Please print each of the records below word for word, with every line unchanged.

──────── Provided records

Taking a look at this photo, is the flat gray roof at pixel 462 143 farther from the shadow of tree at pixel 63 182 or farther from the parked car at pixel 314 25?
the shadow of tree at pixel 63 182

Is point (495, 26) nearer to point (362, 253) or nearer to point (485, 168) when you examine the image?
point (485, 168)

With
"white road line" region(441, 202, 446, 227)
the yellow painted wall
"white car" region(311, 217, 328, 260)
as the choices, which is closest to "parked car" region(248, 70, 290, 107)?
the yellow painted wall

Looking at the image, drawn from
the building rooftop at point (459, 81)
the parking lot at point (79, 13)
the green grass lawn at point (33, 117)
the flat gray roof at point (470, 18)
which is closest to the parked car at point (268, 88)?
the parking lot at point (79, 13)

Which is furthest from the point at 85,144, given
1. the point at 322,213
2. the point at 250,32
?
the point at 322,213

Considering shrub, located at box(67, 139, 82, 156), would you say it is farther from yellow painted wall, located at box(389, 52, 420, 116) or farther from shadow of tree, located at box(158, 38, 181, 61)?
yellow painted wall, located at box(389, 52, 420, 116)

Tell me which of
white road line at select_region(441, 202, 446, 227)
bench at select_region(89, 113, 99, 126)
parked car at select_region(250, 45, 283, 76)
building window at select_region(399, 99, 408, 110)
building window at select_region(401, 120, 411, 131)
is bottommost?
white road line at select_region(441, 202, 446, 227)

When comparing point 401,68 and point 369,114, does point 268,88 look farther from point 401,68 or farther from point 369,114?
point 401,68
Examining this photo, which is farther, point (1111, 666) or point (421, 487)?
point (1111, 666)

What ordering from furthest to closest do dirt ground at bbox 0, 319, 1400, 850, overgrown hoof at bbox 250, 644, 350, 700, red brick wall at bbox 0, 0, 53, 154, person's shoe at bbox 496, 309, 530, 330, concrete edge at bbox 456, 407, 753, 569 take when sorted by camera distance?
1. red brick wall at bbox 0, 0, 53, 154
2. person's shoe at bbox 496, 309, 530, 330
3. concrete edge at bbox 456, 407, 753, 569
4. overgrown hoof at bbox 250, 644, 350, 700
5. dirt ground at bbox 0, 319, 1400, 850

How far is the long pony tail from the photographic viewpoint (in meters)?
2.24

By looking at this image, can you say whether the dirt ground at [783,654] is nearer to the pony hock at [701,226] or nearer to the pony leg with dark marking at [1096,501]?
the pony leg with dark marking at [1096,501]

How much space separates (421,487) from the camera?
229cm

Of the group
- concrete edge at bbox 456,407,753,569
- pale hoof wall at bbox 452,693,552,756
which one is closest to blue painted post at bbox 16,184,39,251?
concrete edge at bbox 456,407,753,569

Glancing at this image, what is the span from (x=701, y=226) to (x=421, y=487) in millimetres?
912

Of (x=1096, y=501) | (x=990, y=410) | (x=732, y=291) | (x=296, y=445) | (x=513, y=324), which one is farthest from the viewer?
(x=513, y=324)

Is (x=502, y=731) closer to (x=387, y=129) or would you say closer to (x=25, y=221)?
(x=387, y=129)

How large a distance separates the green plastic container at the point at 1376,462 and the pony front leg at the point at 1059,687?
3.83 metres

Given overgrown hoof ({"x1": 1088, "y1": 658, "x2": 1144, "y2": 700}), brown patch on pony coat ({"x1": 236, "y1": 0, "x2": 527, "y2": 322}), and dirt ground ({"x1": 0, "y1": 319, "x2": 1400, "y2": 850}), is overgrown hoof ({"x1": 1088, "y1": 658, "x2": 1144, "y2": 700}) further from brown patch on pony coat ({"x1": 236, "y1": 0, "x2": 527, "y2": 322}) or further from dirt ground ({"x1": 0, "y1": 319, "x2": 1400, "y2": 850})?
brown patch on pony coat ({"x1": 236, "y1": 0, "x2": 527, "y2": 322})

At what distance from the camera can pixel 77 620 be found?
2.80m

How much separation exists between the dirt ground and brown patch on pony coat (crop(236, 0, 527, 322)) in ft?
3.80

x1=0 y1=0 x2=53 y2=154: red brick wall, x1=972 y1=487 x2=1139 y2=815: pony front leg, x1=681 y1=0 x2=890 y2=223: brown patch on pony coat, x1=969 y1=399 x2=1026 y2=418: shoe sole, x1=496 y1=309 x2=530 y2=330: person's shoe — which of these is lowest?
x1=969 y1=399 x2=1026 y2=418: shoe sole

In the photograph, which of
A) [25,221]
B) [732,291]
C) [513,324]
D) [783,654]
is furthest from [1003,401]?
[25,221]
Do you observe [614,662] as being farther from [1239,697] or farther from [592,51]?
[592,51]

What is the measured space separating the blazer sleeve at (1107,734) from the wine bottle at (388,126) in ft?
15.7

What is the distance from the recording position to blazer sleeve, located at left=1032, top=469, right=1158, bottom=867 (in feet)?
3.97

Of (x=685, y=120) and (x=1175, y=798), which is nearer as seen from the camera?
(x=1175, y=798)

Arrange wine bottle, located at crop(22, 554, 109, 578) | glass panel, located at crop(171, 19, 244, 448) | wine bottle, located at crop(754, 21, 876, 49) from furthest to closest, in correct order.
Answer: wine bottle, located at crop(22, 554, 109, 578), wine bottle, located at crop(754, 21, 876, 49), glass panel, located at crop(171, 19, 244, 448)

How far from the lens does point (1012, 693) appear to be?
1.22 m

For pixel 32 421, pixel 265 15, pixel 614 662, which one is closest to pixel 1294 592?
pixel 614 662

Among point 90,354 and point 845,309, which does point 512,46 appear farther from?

────────────────

Written response
Taking a look at this photo, is the flat gray roof at pixel 462 143 farther from the shadow of tree at pixel 63 182 or farther from the parked car at pixel 314 25?
the shadow of tree at pixel 63 182

Is point (495, 26) nearer to point (362, 253) or nearer to point (485, 168) when you examine the image?
point (485, 168)

With
"white road line" region(441, 202, 446, 227)
the yellow painted wall
"white car" region(311, 217, 328, 260)
as the choices, which is closest to "parked car" region(248, 70, 290, 107)?
the yellow painted wall

Looking at the image, drawn from
the building rooftop at point (459, 81)
the parking lot at point (79, 13)
the green grass lawn at point (33, 117)
the flat gray roof at point (470, 18)
which is closest to the parked car at point (268, 88)?
the parking lot at point (79, 13)

Which is furthest from the point at 85,144, given
1. the point at 322,213
2. the point at 250,32
?
the point at 322,213

Considering shrub, located at box(67, 139, 82, 156), would you say it is farther from yellow painted wall, located at box(389, 52, 420, 116) or farther from shadow of tree, located at box(158, 38, 181, 61)?
yellow painted wall, located at box(389, 52, 420, 116)

Tell me which of
white road line at select_region(441, 202, 446, 227)
bench at select_region(89, 113, 99, 126)
parked car at select_region(250, 45, 283, 76)
building window at select_region(399, 99, 408, 110)
building window at select_region(401, 120, 411, 131)
is bottommost?
white road line at select_region(441, 202, 446, 227)

When comparing point 401,68 and point 369,114, does point 268,88 look farther from point 401,68 or farther from point 369,114?
point 401,68
Examining this photo, which is farther, point (1111, 666) or point (421, 487)?
point (1111, 666)

What ordering from furthest to closest do dirt ground at bbox 0, 319, 1400, 850, overgrown hoof at bbox 250, 644, 350, 700, red brick wall at bbox 0, 0, 53, 154, person's shoe at bbox 496, 309, 530, 330, concrete edge at bbox 456, 407, 753, 569 take when sorted by camera distance?
1. red brick wall at bbox 0, 0, 53, 154
2. person's shoe at bbox 496, 309, 530, 330
3. concrete edge at bbox 456, 407, 753, 569
4. overgrown hoof at bbox 250, 644, 350, 700
5. dirt ground at bbox 0, 319, 1400, 850

How far is the long pony tail from the photographic viewpoint (in meters)?
2.24

By looking at this image, can you say whether the dirt ground at [783,654] is nearer to the pony hock at [701,226] or nearer to the pony leg with dark marking at [1096,501]?
the pony leg with dark marking at [1096,501]

How much space separates (421,487) from the camera?
229cm

Of the group
- concrete edge at bbox 456,407,753,569
- pale hoof wall at bbox 452,693,552,756
which one is closest to blue painted post at bbox 16,184,39,251?
concrete edge at bbox 456,407,753,569

Glancing at this image, what is the span from (x=701, y=226) to (x=421, y=487) in millimetres?
912

Of (x=1096, y=501) | (x=990, y=410) | (x=732, y=291) | (x=296, y=445) | (x=513, y=324), which one is farthest from the viewer?
(x=513, y=324)

Is (x=502, y=731) closer to (x=387, y=129) or would you say closer to (x=25, y=221)?
(x=387, y=129)

How large a distance separates the green plastic container at the point at 1376,462 and the pony front leg at the point at 1059,687?
3.83 metres

Given overgrown hoof ({"x1": 1088, "y1": 658, "x2": 1144, "y2": 700}), brown patch on pony coat ({"x1": 236, "y1": 0, "x2": 527, "y2": 322}), and dirt ground ({"x1": 0, "y1": 319, "x2": 1400, "y2": 850}), is overgrown hoof ({"x1": 1088, "y1": 658, "x2": 1144, "y2": 700}) further from brown patch on pony coat ({"x1": 236, "y1": 0, "x2": 527, "y2": 322}) or further from dirt ground ({"x1": 0, "y1": 319, "x2": 1400, "y2": 850})?
brown patch on pony coat ({"x1": 236, "y1": 0, "x2": 527, "y2": 322})

At what distance from the camera can pixel 77 620 be found?
2.80m

How much separation exists between the dirt ground and brown patch on pony coat (crop(236, 0, 527, 322)) in ft?
3.80

x1=0 y1=0 x2=53 y2=154: red brick wall, x1=972 y1=487 x2=1139 y2=815: pony front leg, x1=681 y1=0 x2=890 y2=223: brown patch on pony coat, x1=969 y1=399 x2=1026 y2=418: shoe sole, x1=496 y1=309 x2=530 y2=330: person's shoe — which of these is lowest?
x1=969 y1=399 x2=1026 y2=418: shoe sole

In the photograph, which of
A) [25,221]
B) [732,291]
C) [513,324]
D) [783,654]
is furthest from [1003,401]?
[25,221]
Do you observe [614,662] as being farther from [1239,697] or farther from [592,51]?
[592,51]

What is the measured space separating the blazer sleeve at (1107,734) from the wine bottle at (388,126) in ft?
15.7

What is the distance from the recording position to blazer sleeve, located at left=1032, top=469, right=1158, bottom=867 (in feet)?
3.97

Of (x=685, y=120) and (x=1175, y=798), which is nearer as seen from the camera?
(x=1175, y=798)

Arrange wine bottle, located at crop(22, 554, 109, 578) | glass panel, located at crop(171, 19, 244, 448) | wine bottle, located at crop(754, 21, 876, 49) from furthest to closest, in correct order.
Answer: wine bottle, located at crop(22, 554, 109, 578), wine bottle, located at crop(754, 21, 876, 49), glass panel, located at crop(171, 19, 244, 448)

How far from the lens does point (1012, 693) appear to be?
1.22 m

For pixel 32 421, pixel 265 15, pixel 614 662, which one is closest to pixel 1294 592?
pixel 614 662

Among point 90,354 and point 845,309, which does point 512,46 appear farther from?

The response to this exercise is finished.